## [AIM OF THE TASK]
Put the records into a Markdown table with the columns "Row" and "Line," omitting blank lines. Begin at the line that contains "When comparing elevation, is" and continue through the end of the records.

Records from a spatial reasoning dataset
▼

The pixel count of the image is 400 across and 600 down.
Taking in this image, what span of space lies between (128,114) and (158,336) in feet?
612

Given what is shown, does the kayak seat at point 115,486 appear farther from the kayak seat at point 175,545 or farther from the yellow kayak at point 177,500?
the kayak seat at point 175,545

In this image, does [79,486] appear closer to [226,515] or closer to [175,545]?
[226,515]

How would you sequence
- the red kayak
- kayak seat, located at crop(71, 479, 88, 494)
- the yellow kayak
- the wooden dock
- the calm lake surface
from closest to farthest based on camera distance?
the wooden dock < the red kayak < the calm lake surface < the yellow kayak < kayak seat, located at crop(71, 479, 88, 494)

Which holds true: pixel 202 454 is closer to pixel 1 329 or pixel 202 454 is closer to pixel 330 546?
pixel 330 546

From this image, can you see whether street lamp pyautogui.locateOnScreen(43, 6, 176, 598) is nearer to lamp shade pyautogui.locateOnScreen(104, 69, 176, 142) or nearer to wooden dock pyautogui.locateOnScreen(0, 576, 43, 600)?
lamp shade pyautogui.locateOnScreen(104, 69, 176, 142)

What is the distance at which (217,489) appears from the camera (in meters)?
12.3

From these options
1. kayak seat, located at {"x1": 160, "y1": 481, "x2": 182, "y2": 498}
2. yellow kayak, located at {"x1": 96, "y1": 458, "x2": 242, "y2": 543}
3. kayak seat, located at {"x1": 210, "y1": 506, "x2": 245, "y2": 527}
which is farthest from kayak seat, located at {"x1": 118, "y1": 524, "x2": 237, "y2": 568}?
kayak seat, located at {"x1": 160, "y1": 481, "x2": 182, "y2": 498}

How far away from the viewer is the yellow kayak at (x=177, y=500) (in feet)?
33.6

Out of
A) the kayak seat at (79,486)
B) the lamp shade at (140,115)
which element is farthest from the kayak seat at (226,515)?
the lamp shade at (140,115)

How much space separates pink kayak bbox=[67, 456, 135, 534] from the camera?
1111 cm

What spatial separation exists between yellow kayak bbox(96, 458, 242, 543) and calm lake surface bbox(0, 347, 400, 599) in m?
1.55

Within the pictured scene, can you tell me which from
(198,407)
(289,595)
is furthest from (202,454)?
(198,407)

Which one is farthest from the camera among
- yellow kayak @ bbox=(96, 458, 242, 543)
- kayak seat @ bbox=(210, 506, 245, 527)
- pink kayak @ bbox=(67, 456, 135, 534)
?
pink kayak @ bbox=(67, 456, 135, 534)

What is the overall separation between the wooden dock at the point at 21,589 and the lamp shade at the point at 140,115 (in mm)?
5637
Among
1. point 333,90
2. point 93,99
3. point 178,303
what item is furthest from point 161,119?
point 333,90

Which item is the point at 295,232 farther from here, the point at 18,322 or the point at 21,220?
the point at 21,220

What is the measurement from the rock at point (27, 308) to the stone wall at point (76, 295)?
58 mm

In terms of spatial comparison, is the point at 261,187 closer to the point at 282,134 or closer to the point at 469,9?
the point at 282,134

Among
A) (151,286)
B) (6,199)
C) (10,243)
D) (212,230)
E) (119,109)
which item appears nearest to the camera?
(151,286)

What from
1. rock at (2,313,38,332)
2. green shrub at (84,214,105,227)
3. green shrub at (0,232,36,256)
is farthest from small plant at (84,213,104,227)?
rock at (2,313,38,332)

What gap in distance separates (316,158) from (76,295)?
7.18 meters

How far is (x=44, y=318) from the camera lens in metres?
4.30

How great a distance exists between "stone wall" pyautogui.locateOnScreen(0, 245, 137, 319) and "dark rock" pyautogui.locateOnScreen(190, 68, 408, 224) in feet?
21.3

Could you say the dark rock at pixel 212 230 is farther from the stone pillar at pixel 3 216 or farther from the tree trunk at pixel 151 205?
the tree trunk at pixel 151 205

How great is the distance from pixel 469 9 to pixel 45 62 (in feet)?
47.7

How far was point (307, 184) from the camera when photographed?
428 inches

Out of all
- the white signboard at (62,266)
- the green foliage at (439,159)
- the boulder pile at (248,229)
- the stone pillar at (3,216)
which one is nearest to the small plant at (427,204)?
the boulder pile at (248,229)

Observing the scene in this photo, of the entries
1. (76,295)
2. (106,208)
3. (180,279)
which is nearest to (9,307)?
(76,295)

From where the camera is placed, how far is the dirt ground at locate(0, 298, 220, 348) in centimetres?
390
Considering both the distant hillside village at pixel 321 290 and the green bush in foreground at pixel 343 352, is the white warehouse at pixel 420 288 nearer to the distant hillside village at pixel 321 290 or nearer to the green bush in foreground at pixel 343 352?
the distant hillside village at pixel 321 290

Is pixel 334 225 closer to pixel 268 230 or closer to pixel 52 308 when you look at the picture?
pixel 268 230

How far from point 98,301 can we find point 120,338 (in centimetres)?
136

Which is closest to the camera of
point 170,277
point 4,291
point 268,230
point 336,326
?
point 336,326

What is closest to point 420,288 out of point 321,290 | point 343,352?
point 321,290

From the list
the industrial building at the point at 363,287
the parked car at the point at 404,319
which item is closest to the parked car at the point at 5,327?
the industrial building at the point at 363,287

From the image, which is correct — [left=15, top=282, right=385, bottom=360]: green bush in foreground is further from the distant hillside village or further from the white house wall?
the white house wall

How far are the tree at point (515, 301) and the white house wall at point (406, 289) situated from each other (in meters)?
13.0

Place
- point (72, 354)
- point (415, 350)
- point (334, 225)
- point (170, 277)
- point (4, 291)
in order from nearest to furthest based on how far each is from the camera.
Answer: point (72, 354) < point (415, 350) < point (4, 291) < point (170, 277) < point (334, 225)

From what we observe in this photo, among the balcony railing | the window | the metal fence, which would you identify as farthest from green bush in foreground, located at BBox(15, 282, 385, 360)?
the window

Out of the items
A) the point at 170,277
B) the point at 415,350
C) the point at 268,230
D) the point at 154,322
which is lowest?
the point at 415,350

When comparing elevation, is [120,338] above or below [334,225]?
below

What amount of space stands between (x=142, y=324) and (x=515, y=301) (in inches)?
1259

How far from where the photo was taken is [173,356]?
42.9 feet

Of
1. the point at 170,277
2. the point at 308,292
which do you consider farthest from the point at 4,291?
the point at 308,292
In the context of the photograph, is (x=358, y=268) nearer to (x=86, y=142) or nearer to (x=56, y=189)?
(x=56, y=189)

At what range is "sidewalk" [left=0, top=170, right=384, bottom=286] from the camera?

▲

## [SOLUTION TO THIS EXERCISE]
| Row | Line |
|---|---|
| 1 | When comparing elevation, is [120,338] above or below [334,225]? |
| 2 | below |
| 3 | What amount of space stands between (x=142, y=324) and (x=515, y=301) (in inches)? |
| 4 | 1259 |
| 5 | How far from where the photo was taken is [173,356]? |
| 6 | 42.9 feet |
| 7 | Of |
| 8 | 1. the point at 170,277 |
| 9 | 2. the point at 308,292 |
| 10 | which do you consider farthest from the point at 4,291? |
| 11 | the point at 308,292 |
| 12 | In the context of the photograph, is (x=358, y=268) nearer to (x=86, y=142) or nearer to (x=56, y=189)? |
| 13 | (x=56, y=189) |
| 14 | At what range is "sidewalk" [left=0, top=170, right=384, bottom=286] from the camera? |